> _PROBLEM_: Render all of the records below as one numbered list, leaving out the blank lines.
....................
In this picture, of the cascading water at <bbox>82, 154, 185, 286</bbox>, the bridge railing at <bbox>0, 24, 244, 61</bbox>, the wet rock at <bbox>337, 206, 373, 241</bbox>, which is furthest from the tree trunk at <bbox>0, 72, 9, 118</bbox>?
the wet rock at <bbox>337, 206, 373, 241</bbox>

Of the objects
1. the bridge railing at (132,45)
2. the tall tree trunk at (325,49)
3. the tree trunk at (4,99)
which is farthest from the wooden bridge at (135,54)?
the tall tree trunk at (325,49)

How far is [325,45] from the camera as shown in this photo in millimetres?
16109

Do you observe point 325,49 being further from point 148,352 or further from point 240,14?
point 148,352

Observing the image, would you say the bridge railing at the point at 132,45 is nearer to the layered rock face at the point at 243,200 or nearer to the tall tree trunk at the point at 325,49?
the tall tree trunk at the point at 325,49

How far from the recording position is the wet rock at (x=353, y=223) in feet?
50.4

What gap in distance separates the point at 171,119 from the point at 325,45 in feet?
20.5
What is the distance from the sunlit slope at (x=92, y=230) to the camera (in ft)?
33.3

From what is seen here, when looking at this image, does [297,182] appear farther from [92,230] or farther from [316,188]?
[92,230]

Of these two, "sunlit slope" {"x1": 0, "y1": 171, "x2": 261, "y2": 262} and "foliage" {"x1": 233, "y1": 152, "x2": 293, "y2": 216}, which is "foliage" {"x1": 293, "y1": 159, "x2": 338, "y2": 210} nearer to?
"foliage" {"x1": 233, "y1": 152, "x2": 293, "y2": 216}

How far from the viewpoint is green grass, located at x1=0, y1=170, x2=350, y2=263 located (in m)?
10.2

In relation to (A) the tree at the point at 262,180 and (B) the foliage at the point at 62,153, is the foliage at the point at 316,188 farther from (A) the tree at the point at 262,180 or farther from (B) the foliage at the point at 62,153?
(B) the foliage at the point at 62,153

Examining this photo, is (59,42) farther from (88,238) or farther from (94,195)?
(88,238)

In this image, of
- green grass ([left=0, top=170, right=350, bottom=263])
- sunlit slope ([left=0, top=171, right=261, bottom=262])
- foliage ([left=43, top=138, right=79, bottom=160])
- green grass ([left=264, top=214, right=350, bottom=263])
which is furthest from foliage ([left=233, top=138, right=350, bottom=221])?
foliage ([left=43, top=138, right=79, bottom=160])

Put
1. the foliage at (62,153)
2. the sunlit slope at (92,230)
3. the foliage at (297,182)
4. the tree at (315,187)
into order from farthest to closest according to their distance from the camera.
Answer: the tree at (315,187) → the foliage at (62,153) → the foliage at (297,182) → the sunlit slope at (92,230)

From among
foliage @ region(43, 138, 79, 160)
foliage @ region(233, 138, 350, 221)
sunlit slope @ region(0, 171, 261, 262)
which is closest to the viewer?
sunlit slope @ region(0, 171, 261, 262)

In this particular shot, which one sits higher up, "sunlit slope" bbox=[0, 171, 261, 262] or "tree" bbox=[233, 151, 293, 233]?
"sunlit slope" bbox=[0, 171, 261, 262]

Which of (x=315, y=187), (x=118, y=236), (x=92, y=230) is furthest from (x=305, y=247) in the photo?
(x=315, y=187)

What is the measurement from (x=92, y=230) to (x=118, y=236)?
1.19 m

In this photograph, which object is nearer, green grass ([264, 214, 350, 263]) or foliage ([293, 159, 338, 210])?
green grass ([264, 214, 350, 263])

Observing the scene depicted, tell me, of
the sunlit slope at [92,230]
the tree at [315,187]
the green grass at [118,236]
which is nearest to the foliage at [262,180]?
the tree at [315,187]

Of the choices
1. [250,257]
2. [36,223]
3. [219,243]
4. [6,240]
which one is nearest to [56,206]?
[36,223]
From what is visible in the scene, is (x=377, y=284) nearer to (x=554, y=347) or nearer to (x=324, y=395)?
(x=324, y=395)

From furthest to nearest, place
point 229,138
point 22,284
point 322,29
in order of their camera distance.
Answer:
....................
> _EXERCISE OUTPUT_:
1. In this picture, of the cascading water at <bbox>82, 154, 185, 286</bbox>, the bridge railing at <bbox>0, 24, 244, 61</bbox>, the wet rock at <bbox>337, 206, 373, 241</bbox>, which is furthest from the tree trunk at <bbox>0, 72, 9, 118</bbox>?
2. the wet rock at <bbox>337, 206, 373, 241</bbox>
3. Of the objects
4. 1. the bridge railing at (132,45)
5. 2. the tall tree trunk at (325,49)
6. 3. the tree trunk at (4,99)
7. which is farthest from the wooden bridge at (135,54)?
8. the tall tree trunk at (325,49)
9. How far is [325,45] from the camera as shown in this photo in millimetres?
10. 16109
11. Do you observe point 325,49 being further from point 148,352 or further from point 240,14?
12. point 148,352
13. Observing the image, would you say the bridge railing at the point at 132,45 is nearer to the layered rock face at the point at 243,200 or nearer to the tall tree trunk at the point at 325,49?
14. the tall tree trunk at the point at 325,49
15. How far from the recording position is the wet rock at (x=353, y=223) in feet?
16. 50.4
17. What gap in distance separates the point at 171,119 from the point at 325,45 in feet?
18. 20.5
19. What is the distance from the sunlit slope at (x=92, y=230) to the camera (in ft)?
20. 33.3
21. From what is seen here, when looking at this image, does [297,182] appear farther from [92,230] or farther from [316,188]?
22. [92,230]
23. Of these two, "sunlit slope" {"x1": 0, "y1": 171, "x2": 261, "y2": 262} and "foliage" {"x1": 233, "y1": 152, "x2": 293, "y2": 216}, which is "foliage" {"x1": 293, "y1": 159, "x2": 338, "y2": 210} nearer to?
24. "foliage" {"x1": 233, "y1": 152, "x2": 293, "y2": 216}
25. How far from the viewpoint is green grass, located at x1=0, y1=170, x2=350, y2=263 located (in m)?
26. 10.2
27. In relation to (A) the tree at the point at 262,180 and (B) the foliage at the point at 62,153, is the foliage at the point at 316,188 farther from (A) the tree at the point at 262,180 or farther from (B) the foliage at the point at 62,153?
28. (B) the foliage at the point at 62,153
29. Examining this photo, is (59,42) farther from (88,238) or farther from (94,195)?
30. (88,238)
31. In this image, of
32. - green grass ([left=0, top=170, right=350, bottom=263])
33. - sunlit slope ([left=0, top=171, right=261, bottom=262])
34. - foliage ([left=43, top=138, right=79, bottom=160])
35. - green grass ([left=264, top=214, right=350, bottom=263])
36. which is furthest from foliage ([left=233, top=138, right=350, bottom=221])?
37. foliage ([left=43, top=138, right=79, bottom=160])
38. Put
39. 1. the foliage at (62,153)
40. 2. the sunlit slope at (92,230)
41. 3. the foliage at (297,182)
42. 4. the tree at (315,187)
43. into order from farthest to closest according to their distance from the camera.
44. Answer: the tree at (315,187) → the foliage at (62,153) → the foliage at (297,182) → the sunlit slope at (92,230)
45. From among
46. foliage @ region(43, 138, 79, 160)
47. foliage @ region(233, 138, 350, 221)
48. sunlit slope @ region(0, 171, 261, 262)
49. which is closest to the viewer?
50. sunlit slope @ region(0, 171, 261, 262)
51. In this particular shot, which one sits higher up, "sunlit slope" bbox=[0, 171, 261, 262] or "tree" bbox=[233, 151, 293, 233]?
52. "sunlit slope" bbox=[0, 171, 261, 262]
53. Which of (x=315, y=187), (x=118, y=236), (x=92, y=230) is furthest from (x=305, y=247) in the photo?
54. (x=315, y=187)
55. What is the measurement from (x=92, y=230) to (x=118, y=236)?
56. 1.19 m
57. In this photograph, which object is nearer, green grass ([264, 214, 350, 263]) or foliage ([293, 159, 338, 210])?
58. green grass ([264, 214, 350, 263])
59. Observing the scene depicted, tell me, of
60. the sunlit slope at [92,230]
61. the tree at [315,187]
62. the green grass at [118,236]
63. which is nearest to the foliage at [262,180]?
64. the tree at [315,187]
65. Of the choices
66. 1. [250,257]
67. 2. [36,223]
68. 3. [219,243]
69. 4. [6,240]
70. which one is nearest to [56,206]?
71. [36,223]
72. From what is visible in the scene, is (x=377, y=284) nearer to (x=554, y=347) or nearer to (x=324, y=395)?
73. (x=324, y=395)
74. From furthest to nearest, place
75. point 229,138
76. point 22,284
77. point 322,29
78. in order of their camera distance.
79. Answer:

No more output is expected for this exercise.